In the above technology, the detection method timeliness based on black and white lists is poor, there is also deficiencies for list range；It is based on The detection technique algorithm of vision similarity is complicated, and the time for detecting consumption is longer, is not applied for magnanimity URL (Uniform Resoure Locator: uniform resource locator) on-line real-time measuremen；Based on the detection technique of bayesian algorithm in robust It is less desirable in property and Generalization Capability；Detection technique existing characteristics based on file structure cover incomplete problem, fail to report It is more；Fishing website detection technique based on deep learning is upper advantageous in feature identification, but the stability of feature is poor, is easy Interference by sample contamination.

Bibliography:

[1]Huang C.,Ma S,Chen K.,Using One-Time Passwords to Prevent Password Phishing Attacks[J].Journal of Network and Computer Applications.2011,34(4): 1292-1301.

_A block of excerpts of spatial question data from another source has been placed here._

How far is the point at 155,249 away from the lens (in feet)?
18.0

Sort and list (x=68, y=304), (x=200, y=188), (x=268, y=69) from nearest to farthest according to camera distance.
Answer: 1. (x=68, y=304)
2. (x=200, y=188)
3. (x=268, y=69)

[2] Cao Ouxin, Mao Bo, Luo Junzhou wait fishing webpage detection algorithm [J] the Chinese journal of computers of based on nested EMD, 2009,32(5):922-929.

[3] Lee is noisy, and Dong Liu is (natural by Phishing detection method [J] Tsinghua University journal of the vision based on similar Scientific version), 2009,49 (1): 146-148.

[4]Zhang H.,Liu G.,Chow T.W.S..et al.Textual and Visual Content-Based Anti-Phishing:A Baysian Approach[J].IEEE Transactions on Neural Networks.2011,22(10):1532-1546.

[5] gold celebrating, Wu Guoxin, Li Dan wait to realize the lake filtering [R] of phishing with rule-based bayesian algorithm South: the 5th safe academic conference of Chinese information and communication technology (ICT), 2007,372-378.

[6] Zhuan Weiwei, Ye Yanfang, Li Tao wait fishing website intelligent checking system [J] the system work of based on classification ensemble Journey theory and practice, 2011,31 (10): 2008-2020.

[7] Guo Minzhe, Yuan Jinsheng, Wang Yachao wait phishing Web page detection algorithm machine [J] computer engineering, 2008,34(20):161-163.

[8] Xu Long is in research [D] the University of Electronic Science and Technology of fishing website detection technique of the based on deep learning, and 2017.

[9] Yin Shuijun, Liu Jiayong, Liu Liang are logical for research [J] across station phishing attacks of Web-mail Na case Letter technology, 2010,43 (8): 164-166.

[10]Huang H.J.,Wang Y.J.,Xie L.L..et al.An Active Anti-Phishing Solution Based on Semi-fragile Watermark[J].Information Technology Journal.2013,12(1):198-203.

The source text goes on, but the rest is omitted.